Eysenck’s theory of incubation is considered the “third great model of conditioning”. It arises as a complement to the law of extinction and is a model based on classical conditioning.

This theory explains why extinction does not occur in phobias, as well as the process of resistance to extinction. In turn, it considers two types of conditioning:

Type A conditioning:

Motivation is manipulated externally , and unconditioned response (IR) and conditioned response (CR) are different. For example, in salivation conditioning, the IR would be food intake, and the CR would be salivation.

Type B conditioning:

Here motivation is generated by the conditioning paradigm itself, and depends less on the motivational state of the organism . CR and IR are similar. For example, in the case of aversive conditioning.

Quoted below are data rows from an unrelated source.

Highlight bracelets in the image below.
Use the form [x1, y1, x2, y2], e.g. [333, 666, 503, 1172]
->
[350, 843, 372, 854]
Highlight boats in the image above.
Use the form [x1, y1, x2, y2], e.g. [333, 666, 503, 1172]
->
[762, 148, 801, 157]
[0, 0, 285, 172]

According to this theory, anxiety is acquired and maintained by type B conditioning.

The theory defends that exposure to the conditioned stimulus (CS) (without the presence of the unconditioned stimulus, IE) does not cause the extinction of CR. Thus, CR acts as a reinforcer because of its similarity to IR.

For the phobia to be acquired, the strength of CR must be high (intense), and the duration of exposure to EC must be short.

The Napalkov Effect

Following Eysenck’s theory of incubation , the Napalkov Effect is proposed. This is an experimental demonstration that there can be a paradoxical increase (incubation) in an autonomous response (e.g. blood pressure) to the successive presentation of CD alone (in the extinction phase).

Alternatives to the Eysenck model

Some alternatives to Eysenck’s incubation theory have been proposed. One of them is the restoration of the fear proposed by Rescorla .

According to this, a mnestic representation of the EC-EI association is produced, and in view of the exposure of the EC, the representation of the EI is activated.

Another alternative is the re-evaluation of the EI proposed by Davey . According to this other author, anxiety is incubated if after each presentation of the CD, the subject reevaluates the EI and overestimates it. The tendency to perform this over-evaluation will depend on:

  • The willingness to process the aversive aspects of an event.
  • The tendency to discriminate and overestimate the intensity of one’s anxiety reactions.

Bibliographic references:

  • Belloch, A.; Sandín, B. and Ramos, F. (2010). Manual of Psychopathology. Volume II. Madrid: McGraw-Hill.
  • American Psychiatric Association (2013). DSM-5. Diagnostic and statistical manual of mental disorders (5th Edition). Washington, DC: Author.
  • Tortella, M. (2014). Los Trastornos de Ansiedad en el DSM-5, 110. Medicina psicosomática y psiquiatría, revista iberoamericana de psicosomática.